# Oneida Parts ?



## dumredneck (May 19, 2005)

Does anyone know of a place where I can find an outer limb (limb tip) for an old Tomcat X-80 bow ???
I tried Oneida and my options for repair are a little spendy so I am looking for another source for parts.
Thanks,
Daniel


----------



## Michihunter (Jan 8, 2003)

PM MikieDay.
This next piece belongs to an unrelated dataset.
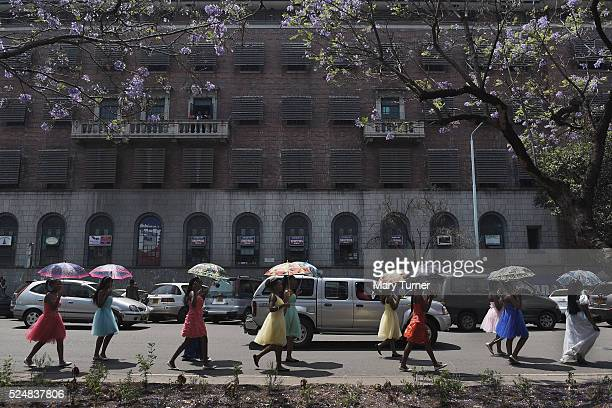 Schoolgirls take part in a small street carnival along the streets of downtown Harare Zimbabwe on October 10th 2015 There is a veneer of prosperity...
If anyone knows I'd imagine he would.


----------



## john warren (Jan 25, 2005)

i emailed onieda and asked them where the nearest dealer to me was,,,, they never responded. is that normal for them ? i hate to judge them on it if its a fluke.


----------



## Michihunter (Jan 8, 2003)

john warren said:


> i emailed onieda and asked them where the nearest dealer to me was,,,, they never responded. is that normal for them ? i hate to judge them on it if its a fluke.


Seems to be the norm John.


----------



## srconnell22 (Aug 27, 2007)

john warren said:


> i emailed onieda and asked them where the nearest dealer to me was,,,, they never responded. is that normal for them ? i hate to judge them on it if its a fluke.


call them, ask for Matt, Claude or Ross specifically.


----------



## dsconnell (Aug 29, 2007)

Just got off the phone with Matt Pollington who runs Oneida and if this is the plastic limb tip that you are talking about he did say these are no longer available but I would call and talk to him directly if that is not who you spoke with previously. Otherwise try Ebay.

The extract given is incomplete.